Develop
Customize or extend @marmoui/ui in your app with a local ui/ wrapper folder — override any component or add your own without forking the package.
Sometimes a component needs app-specific behavior the design system shouldn't ship — different defaults, injected analytics, an extra prop, or a component that only makes sense in your product. The ui wrapper convention lets you do that without forking @marmoui/ui or losing upgrades.
Your app imports all UI from one local folder that re-exports the package:
// src/ui/index.ts
// App UI entry point. Import all UI from '@/ui', never from '@marmoui/ui' directly.
export * from '@marmoui/ui';
// Local overrides — explicit exports below shadow the package's star export.
export { DataTable } from './data-table';Everywhere else in the app:
import { Button, DataTable, PageSection } from '@/ui';ES modules guarantee the shadowing: an explicit named export always wins over the same name arriving via export *. Overriding a component is therefore one file plus one re-export line — every consumer picks up your version automatically, and everything you didn't override stays on the package.

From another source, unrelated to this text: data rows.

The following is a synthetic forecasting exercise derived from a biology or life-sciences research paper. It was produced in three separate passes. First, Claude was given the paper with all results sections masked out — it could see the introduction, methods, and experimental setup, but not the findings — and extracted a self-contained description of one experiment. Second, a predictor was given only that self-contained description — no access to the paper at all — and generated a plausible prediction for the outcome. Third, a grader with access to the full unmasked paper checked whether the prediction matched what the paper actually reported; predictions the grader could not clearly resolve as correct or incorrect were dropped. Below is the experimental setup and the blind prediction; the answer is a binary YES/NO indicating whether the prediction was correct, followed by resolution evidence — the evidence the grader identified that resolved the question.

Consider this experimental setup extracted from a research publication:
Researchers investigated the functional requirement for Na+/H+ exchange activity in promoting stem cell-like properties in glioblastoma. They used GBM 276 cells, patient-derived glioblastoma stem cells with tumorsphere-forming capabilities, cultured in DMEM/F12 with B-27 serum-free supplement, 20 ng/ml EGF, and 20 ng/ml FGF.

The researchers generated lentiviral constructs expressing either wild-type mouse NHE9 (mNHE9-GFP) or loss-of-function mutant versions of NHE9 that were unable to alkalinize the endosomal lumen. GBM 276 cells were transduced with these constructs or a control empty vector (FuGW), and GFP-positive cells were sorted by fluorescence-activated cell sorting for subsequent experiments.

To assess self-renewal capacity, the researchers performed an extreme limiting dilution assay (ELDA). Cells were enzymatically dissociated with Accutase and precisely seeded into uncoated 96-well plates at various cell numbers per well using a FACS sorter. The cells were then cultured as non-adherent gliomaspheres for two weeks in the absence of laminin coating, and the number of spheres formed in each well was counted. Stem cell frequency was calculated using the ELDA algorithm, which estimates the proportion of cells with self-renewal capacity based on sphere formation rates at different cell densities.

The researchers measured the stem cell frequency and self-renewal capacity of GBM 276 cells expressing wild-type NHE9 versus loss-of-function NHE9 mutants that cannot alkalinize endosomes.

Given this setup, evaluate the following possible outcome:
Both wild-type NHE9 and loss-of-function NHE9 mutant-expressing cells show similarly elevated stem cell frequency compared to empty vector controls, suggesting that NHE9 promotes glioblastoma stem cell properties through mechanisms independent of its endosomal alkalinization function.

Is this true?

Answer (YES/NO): NO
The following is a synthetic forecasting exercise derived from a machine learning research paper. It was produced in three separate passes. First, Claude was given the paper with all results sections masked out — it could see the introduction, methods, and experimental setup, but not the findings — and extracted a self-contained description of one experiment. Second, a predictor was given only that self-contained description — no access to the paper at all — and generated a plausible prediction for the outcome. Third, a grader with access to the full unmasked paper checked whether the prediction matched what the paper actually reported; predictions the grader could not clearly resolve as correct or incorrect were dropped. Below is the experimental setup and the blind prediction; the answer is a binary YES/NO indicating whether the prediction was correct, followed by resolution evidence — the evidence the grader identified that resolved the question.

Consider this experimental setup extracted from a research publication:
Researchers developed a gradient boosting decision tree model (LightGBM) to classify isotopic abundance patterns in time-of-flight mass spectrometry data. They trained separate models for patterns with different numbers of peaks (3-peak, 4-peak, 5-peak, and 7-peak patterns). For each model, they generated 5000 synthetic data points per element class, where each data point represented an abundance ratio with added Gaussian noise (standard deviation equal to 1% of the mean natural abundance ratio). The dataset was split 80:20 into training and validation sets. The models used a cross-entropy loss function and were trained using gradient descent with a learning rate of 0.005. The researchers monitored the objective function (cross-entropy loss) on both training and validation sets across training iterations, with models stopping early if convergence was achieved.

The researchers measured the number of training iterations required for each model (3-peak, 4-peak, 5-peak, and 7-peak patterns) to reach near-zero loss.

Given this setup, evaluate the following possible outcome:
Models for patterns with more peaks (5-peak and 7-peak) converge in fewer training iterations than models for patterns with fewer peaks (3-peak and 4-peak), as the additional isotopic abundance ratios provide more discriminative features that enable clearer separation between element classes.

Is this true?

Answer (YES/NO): NO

One rule: app code imports from @/ui only. @marmoui/ui appears exclusively inside src/ui/.
tsconfig.json has the alias: "paths": { "@/*": ["./src/*"] }.src/ui/index.ts with the star re-export shown above.from '@marmoui/ui' with from '@/ui' across src/ (except inside src/ui/).DESIGN.md, declare the convention so AI agents follow it: add uiImportPath: "@/ui" to the frontmatter.With the Claude Code plugin, /marmo-ui:override does all of this for you — and then generates the override or custom component you ask for (e.g. /marmo-ui:override DataTable or /marmo-ui:override new InvoiceCard).
Prefer wrapping the original — you keep the package's bug fixes and new props:
// src/ui/data-table.tsx
import { DataTable as MarmoDataTable } from '@marmoui/ui';
import type { ComponentProps } from 'react';
export function DataTable(props: ComponentProps<typeof MarmoDataTable>) {
return <MarmoDataTable pageSize={25} {...props} />;
}Wrappers cover changed defaults, added props, analytics instrumentation, and composition tweaks. Fork (copy the MIT source) only when you must change internal markup or behavior — keep the public prop contract identical and leave a header comment noting the package version you forked from, so major upgrades can be reconciled.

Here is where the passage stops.